Immediately after the alleged incident, the girl complained to friends and family members, who in turn spoke to the Brooklyn Diocesan authorities.

The officials found the allegations credible, said spokesperson Frank de Rosa and asked Nelson to leave the diocese.

Kottar Bishop Leon Tharmaraj, Father Nelson's patron during his early days in Tamil Nadu, had given his one time confidential secretary a letter of recommendation. Based on this, Father Nelson joined the Archdiocese of New York as a part-time priest.

Once the story of sexual abuse by priests snowballed into a controversy last year, Brooklyn Bishop Thomas Daily agreed to hand over files relating to old allegations to the civil authorities.

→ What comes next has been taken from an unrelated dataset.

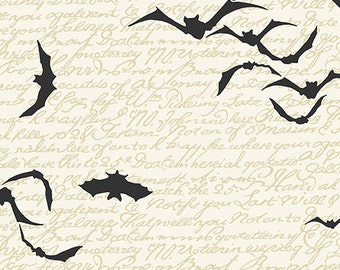 Andover Chillingsworth's Spooky Ride Pattern A-7747L by Echo Park Paper Co CREME Black BAT Fabric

The District Attorney's office received 42 such files, relating to allegations against 25 priests.

All but two of these cases had crossed the statute of limitations - Nelson's was one of two cases the DA found he could prosecute.

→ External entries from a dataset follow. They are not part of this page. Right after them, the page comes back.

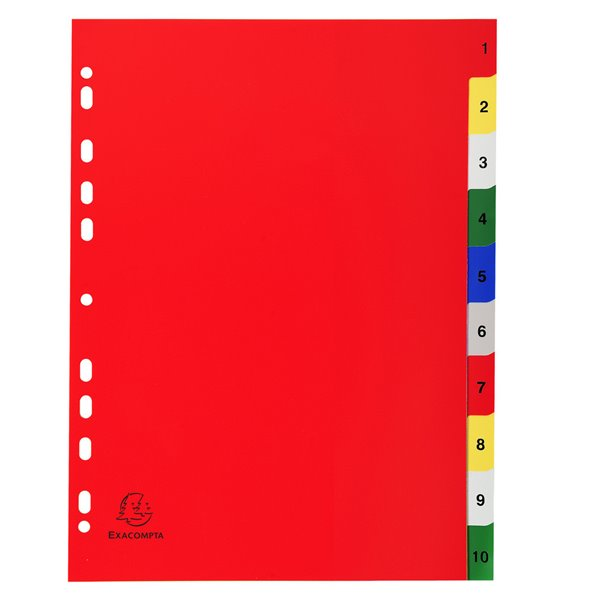 Indexes Exacompta PP A4 Index 1-10 Coloured Tabs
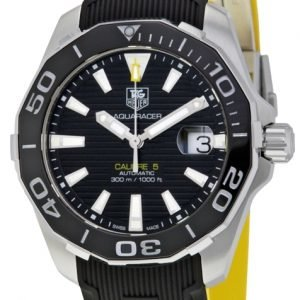 Tag Heuer Aquaracer Way211a.Ft6068 Kello Musta / Kumi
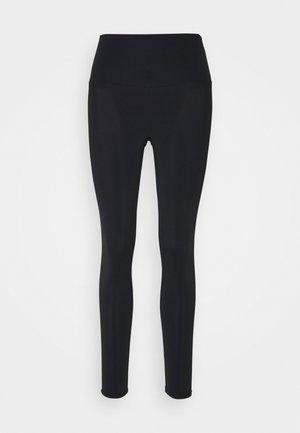 HIGH RISE LEGGING - Legging - black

Detectives attached to the Brooklyn DA's office arrested Nelson last May from the St Charles Borromeo Church in Harlem, a parish of the Arch-diocese of New York.

Employing his attorney, Nelson in his defence told the court that the girl did sit on his knee. Explaining how it happened, he said that he was sharing his photo album with her wheelchair-bound grandmother, and perched the girl on his knee only so that she could get a better view of the pictures.

There was, he pointed out, no other chair in the room. In a case that boiled down to the word of the victim against that of the alleged perpetrator, the jury went with the victim. Nelson was convicted of second-degree sexual abuse.

"It's a time for healing a wound that deeply affected the parish," Brooklyn Diocese spokesperson, Frank De Rosa, said after the verdict was announced. "We 're grateful for the integrity of the court system in following the case."

Nelson had many admirers too. When the jury convicted him, more than 20 people from his parish, who came with him, wept and comforted each other.

The parishioners of St Mary Star of the Sea Church as well those of St Charles Borromeo Church said he was quiet and affable. "He had dinner in my house. He was very nice. He was here one day, and gone the next. We were told he'd gone back to India," Joann Smith, a parishioner at St Mary, told the media when the arrest was reported.

David Diaz, another parishioner said, "He seemed good to me. I don't know what he did on the side."

The parishioners were not given any reason for the sudden departure of Father Nelson.

Many Indian priests feel the real difference is culture. "In India we touch children without any motive," they argue. "But in the US, such behavior is viewed with suspicion. We have seen many cases filed against people, even against 70 year olds, for touching two-year-old children."

Meanwhile, the Federal Bureau of Investigation continues its hunt for another Indian cleric, Father Sleeva Raju Policetti, who fled the country following allegations that he had sexual relations with a minor.

Policetti, 43, a priest from Hyderabad, Andhra Pradesh, was at the time working as assistant pastor at the St Tarcisssus Church in Northside Chicago.

The pastor of the church informed the Chicago Archdiocese about the allegations; the diocese in turn informed the civil authorities.

Getting wind of it, Policetti fled the country on May 6, 2002. The Chicago Police Department filed charges against Policetti at the Circuit Court of Cook County, Illinois, and issued an arrest warrant.

The FBI then filed a criminal complaint May 23 last year, charging Policetti with unlawful flight to avoid prosecution. The FBI told the court that Chicago police knew Policetti might flee the country and dispatched detectives to the airport on May 6. Policetti eluded them by two hours.

May 10, he called the Chicago police and told them he was in Hyderabad, and that he was uncertain about returning to Chicago to face the charges, the FBI affidavit said.

The FBI has thus far not moved for his extradition.